Ma gabare brisée aux récifs de la berge,
N'osant plus espérer l'aube des blonds demains,
Et mes pieds lacérés aux ronces des chemins,
J'ai rencontré ton Cœur qui fut ma bonne auberge..


Au foyer de ton Cœur, j'ai séché mes lambeaux,
J'ai bu dans tes hanaps l'hydromel du bien-être...
Nous avons persiflé longtemps, par la fenêtre,
La tempête et le vol sépulcral des corbeaux...

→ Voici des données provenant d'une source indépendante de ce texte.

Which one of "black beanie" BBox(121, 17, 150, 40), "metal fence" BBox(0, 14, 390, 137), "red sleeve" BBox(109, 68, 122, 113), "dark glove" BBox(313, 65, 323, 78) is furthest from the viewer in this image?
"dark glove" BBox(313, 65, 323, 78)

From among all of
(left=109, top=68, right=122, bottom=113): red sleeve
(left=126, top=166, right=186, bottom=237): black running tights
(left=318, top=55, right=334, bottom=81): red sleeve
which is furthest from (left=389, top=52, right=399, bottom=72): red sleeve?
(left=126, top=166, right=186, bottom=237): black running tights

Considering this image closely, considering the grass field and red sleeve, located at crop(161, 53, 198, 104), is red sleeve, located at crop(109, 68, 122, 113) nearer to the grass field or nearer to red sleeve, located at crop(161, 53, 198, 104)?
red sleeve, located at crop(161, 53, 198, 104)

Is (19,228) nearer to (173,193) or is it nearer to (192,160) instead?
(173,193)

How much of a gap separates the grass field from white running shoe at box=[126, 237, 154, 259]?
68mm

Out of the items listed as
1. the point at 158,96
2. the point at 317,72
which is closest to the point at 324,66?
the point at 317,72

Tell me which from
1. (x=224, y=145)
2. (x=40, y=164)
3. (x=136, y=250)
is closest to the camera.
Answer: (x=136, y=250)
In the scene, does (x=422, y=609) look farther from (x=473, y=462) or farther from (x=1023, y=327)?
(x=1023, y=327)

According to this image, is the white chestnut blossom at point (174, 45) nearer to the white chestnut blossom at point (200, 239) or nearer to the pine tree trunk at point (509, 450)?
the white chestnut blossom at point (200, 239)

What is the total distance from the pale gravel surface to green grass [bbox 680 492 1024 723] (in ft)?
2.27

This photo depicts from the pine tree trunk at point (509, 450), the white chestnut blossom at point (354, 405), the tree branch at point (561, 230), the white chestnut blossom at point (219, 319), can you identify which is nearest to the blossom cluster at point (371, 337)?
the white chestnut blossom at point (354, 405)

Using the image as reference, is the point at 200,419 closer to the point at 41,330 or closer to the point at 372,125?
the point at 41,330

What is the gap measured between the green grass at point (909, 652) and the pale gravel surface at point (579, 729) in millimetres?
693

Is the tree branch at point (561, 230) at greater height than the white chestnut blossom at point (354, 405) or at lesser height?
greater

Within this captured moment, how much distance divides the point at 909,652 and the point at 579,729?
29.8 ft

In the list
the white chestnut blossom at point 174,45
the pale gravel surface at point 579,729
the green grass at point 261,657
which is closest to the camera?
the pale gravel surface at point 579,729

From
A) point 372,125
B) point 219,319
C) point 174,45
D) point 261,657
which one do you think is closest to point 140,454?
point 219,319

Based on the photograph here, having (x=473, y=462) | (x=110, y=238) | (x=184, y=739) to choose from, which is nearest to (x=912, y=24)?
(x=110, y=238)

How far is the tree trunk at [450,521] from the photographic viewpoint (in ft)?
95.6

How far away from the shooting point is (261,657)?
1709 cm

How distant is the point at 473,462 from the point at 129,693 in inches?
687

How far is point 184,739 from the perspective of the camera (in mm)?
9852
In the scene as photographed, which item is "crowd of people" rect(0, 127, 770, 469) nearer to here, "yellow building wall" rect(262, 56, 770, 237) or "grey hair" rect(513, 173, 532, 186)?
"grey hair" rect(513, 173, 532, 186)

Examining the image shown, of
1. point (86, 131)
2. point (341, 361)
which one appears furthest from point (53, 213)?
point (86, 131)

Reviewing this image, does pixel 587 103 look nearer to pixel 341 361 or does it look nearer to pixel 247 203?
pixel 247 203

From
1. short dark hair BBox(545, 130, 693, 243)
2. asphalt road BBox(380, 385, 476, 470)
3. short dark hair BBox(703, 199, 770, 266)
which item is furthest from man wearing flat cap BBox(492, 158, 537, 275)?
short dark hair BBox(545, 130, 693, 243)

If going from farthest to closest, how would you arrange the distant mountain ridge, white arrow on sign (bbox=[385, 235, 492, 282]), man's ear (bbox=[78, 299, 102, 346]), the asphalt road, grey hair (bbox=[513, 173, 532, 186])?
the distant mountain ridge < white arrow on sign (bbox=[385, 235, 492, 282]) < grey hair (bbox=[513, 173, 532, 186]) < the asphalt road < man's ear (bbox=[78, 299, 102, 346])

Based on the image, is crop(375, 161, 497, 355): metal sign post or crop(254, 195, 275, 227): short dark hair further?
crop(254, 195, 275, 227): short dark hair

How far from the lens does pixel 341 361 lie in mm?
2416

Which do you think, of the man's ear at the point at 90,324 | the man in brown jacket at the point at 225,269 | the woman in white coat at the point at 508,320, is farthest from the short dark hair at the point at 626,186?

Dans le lit de ton Cœur, j'ai couché mes paresses...
Tu fus l'hôtesse douce, au rire large et bon,
Qui donnas volontiers an blême vagabond
Le pain de tes baisers, le vin de tes caresses !...


Ce bleu festin d'amour, le vivrons-nous encor ?...
— Hélas ! J'ai su, depuis, marchande de délices,
Que si ta main vidait la huché et les calices
C'était pour les remplir de mes joyeux sous d'or !...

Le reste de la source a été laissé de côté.